Delays in negotiating EU farm policy reforms will not affect farmers’ incomes. The Parliament will vote in December on a proposal to ensure a smooth transition.
On 30 June 2020, the European Parliament, the European Commission and the Council agreed on a proposal that ensures key provisions for farmers are maintained until 2022.
Existing Common Agriculture Policy (CAP) legislation will be replaced with a new framework but delays in the new CAP negotiations mean a transitional period is needed to ensure farmers do not lose their income and that agricultural production in the EU is secured.
Common Agricultural Policy
Launched in 1962, EU farm policy aims to improve agricultural productivity, promote rural development and address environmental and climate challenges, as well as ensuring that farmers have a fair income.

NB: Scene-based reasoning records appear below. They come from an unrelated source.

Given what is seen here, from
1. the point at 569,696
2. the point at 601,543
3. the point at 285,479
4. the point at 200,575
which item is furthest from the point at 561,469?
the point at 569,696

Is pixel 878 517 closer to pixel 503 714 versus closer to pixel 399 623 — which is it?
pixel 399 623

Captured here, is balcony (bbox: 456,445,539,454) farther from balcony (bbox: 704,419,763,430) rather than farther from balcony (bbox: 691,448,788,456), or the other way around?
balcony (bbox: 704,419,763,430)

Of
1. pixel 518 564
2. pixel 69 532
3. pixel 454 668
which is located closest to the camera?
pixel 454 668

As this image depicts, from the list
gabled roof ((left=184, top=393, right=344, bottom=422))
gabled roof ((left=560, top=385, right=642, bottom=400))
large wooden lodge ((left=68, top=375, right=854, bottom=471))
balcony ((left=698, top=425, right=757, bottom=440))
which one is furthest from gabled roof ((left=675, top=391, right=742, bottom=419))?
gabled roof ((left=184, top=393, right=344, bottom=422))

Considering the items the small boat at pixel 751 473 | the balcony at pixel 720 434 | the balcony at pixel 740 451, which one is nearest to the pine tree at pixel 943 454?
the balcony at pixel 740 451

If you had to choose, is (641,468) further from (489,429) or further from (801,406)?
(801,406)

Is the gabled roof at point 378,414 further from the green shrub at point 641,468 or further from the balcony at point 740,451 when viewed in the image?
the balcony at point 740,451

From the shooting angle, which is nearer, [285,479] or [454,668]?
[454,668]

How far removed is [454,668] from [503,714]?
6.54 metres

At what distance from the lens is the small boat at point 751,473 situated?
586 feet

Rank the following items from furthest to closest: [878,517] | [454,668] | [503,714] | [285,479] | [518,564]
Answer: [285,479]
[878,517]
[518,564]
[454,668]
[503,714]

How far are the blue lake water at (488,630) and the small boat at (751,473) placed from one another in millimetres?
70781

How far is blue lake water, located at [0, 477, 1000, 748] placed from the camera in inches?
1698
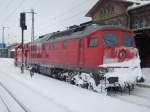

These goals are achieved through:
- Income support through direct payments to ensure income stability for farmers
- Rewards for environmentally friendly farming and taking care of the countryside
- Market measures to help deal with market crises and boost supply
- Rural development measures to address specific challenges in rural areas
These regularly updated provisions need funding from the EU’s long-term budget. CAP spending accounts for around 34.5% of the EU’s 2020 budget.
Parliament’s position
Parliament wants this legislation to give farmers predictability, stability and financial continuity, especially in light of the Covid-19 pandemic, which significantly affected the agricultural sector. MEPs recently agreed on their negotiating position for the CAP reform negotiations for 2023-2027, which includes supporting small scale and young farmers, supporting farmers in crises and promoting climate-friendly practices. Parliament wants to distribute the €8 billion in EU recovery aid for farmers, food producers and rural areas to finance their resilient, sustainable and digital recovery in the next two years.